SOURCE DOCUMENT.
As the Stack Exchange answer explains,

1. Having the ID first in the index before the tenant ID will cause interleaving of data from separate clients within the same data page, along with data page contention issues, locking issues, etc.
2. Conversely, having the tenant ID first can cause parameter sniffing issues, index fragmentation, etc.

The "best practice" for ordering of composite primary key columns is to place the most selective columns first, which would be a vote for option (A). However, to make the best decision for our application, we should ask ourselves what the most common use cases of the application will be. Will it be likely that users of the application will be making queries against the database that cut across tenant boundaries, for example querying ALL employees across ALL tenants? The answer is NO, absolutely not. We anticipate that 95% of the time users of the application will only be making queries against a single tenant. There might be some automated processes or power user functionalities which may cut across tenants, but that is the exception to the rule. We are willing to pay the cost of doing more index maintenance and/or de-parameterizing our queries around the tenant ID if necessary, because we are considering the majority use case. We will go with option (B).

Refactoring the Data Persistence Abstractions and Implementations

Now that we have that decision out of the way, let’s keep pushing ahead and make the necessary updates to our data schema, Application layer abstractions, and Persistence layer implementations based upon our chosen course of action.

Extracted records
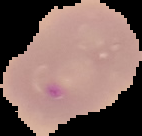

Malaria status: parasitized. Image is 142×136 pixels. From a thin blood film. Segmented cell region on a black background.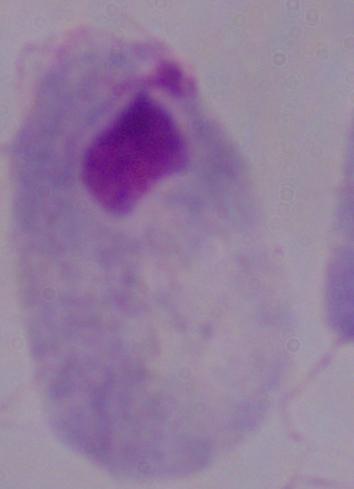
magnification: 1000x
modality: photomicrograph
identification: trichomonad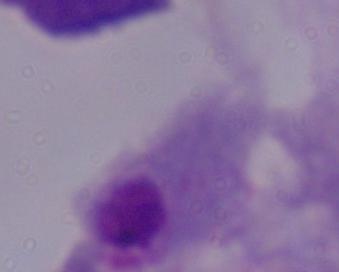
Photomicrograph. A trichomonad is shown. Captured at 1000x magnification.Classify this cell by malaria status.
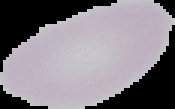

Uninfected.

Image is 175×109 pixels. From a thin blood film. Cell region segmented out of the field of view; the surrounding area is masked to black.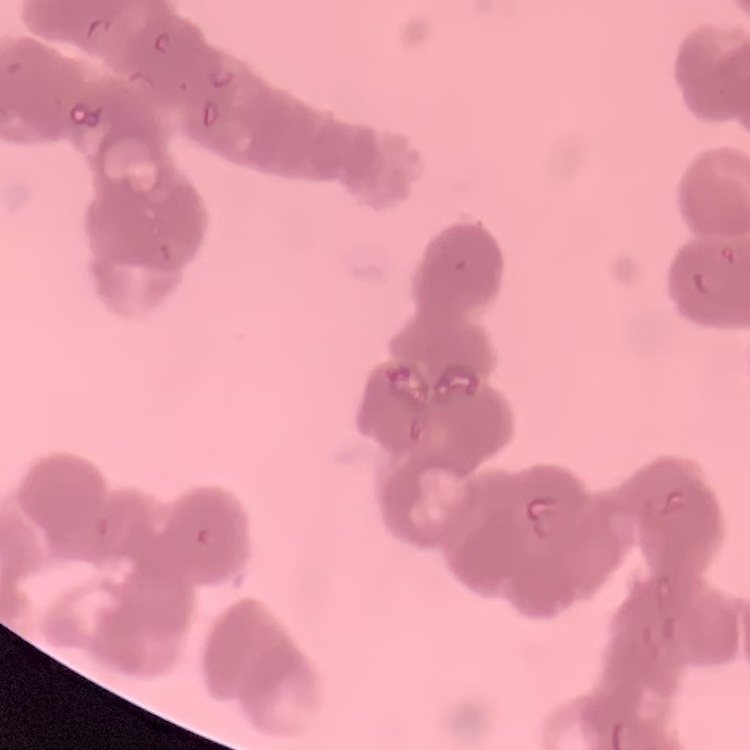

PROBLEM SET.
• A. According to the passage on composite primary key ordering, what share of the time are users of the application expected to query only a single tenant?
• B. Write a continuation of the passage on ordering composite primary key columns in a multi-tenant database, starting after its final sentence.

EXPECTED ANSWERS.
• A. 95% of the time.

• B.
We’ll start by refactoring our data persistence classes and interfaces, starting out in the Application layer and then moving into the Persistence layer.

We’ll be renaming our data persistence interfaces, and corresponding implementations, using the convention IApplication[Read|Write]Db[Context|Facade]. So, for example, IApplicationWriteDbContext or IApplicationReadDbFacade. This is much more meaningful than our previous naming convention (i.e. IOrgManagerDbQueryFacade) because it conveys:

• That the implementation is pointing to an application (client) database, and NOT the tenant master database, which we’ll build out later.
• That the implementation is pointing to either a read-only or read/write database. Remember when I introduced Clean DDD and CQRS, and I mentioned splitting the database into one or more read-only databases and one read/write database? We are now making a bold step in that direction. Starting out, we’re still only going to have one database. However, our calling code inside the CQRS workflows won’t know that. Because we are programming to abstractions, not concretes, whatever is behind those interfaces doesn’t matter and our solution will still scale. The only caveat is that a single CQRS command or query may never talk to both the read database and the read/write database inside a single workflow/unit of work (see diagrams below). If a CQRS command needs to hydrate domain entities from an application database to do its work (which very obviously will be the case), then it needs to read that data from the read/write database. Think back to Ghostbusters: Don’t cross the streams.
• That the implementation is either using Entity Framework Core ("Context") or Dapper ("Facade"). This is also visible just by examining the properties and methods of each respective interface. Unfortunately, it is difficult to prevent those abstractions from leaking, as the underlying persistence technologies are so radically different. However, it’s still imperative that we keep them behind interfaces so that we have flexibility in switching out the databases behind them, or even having no database behind them at all, which will be the case in unit test scenarios.

Our persistence interfaces now reside here in the Application layer project:

And the source code for each of them is as follows.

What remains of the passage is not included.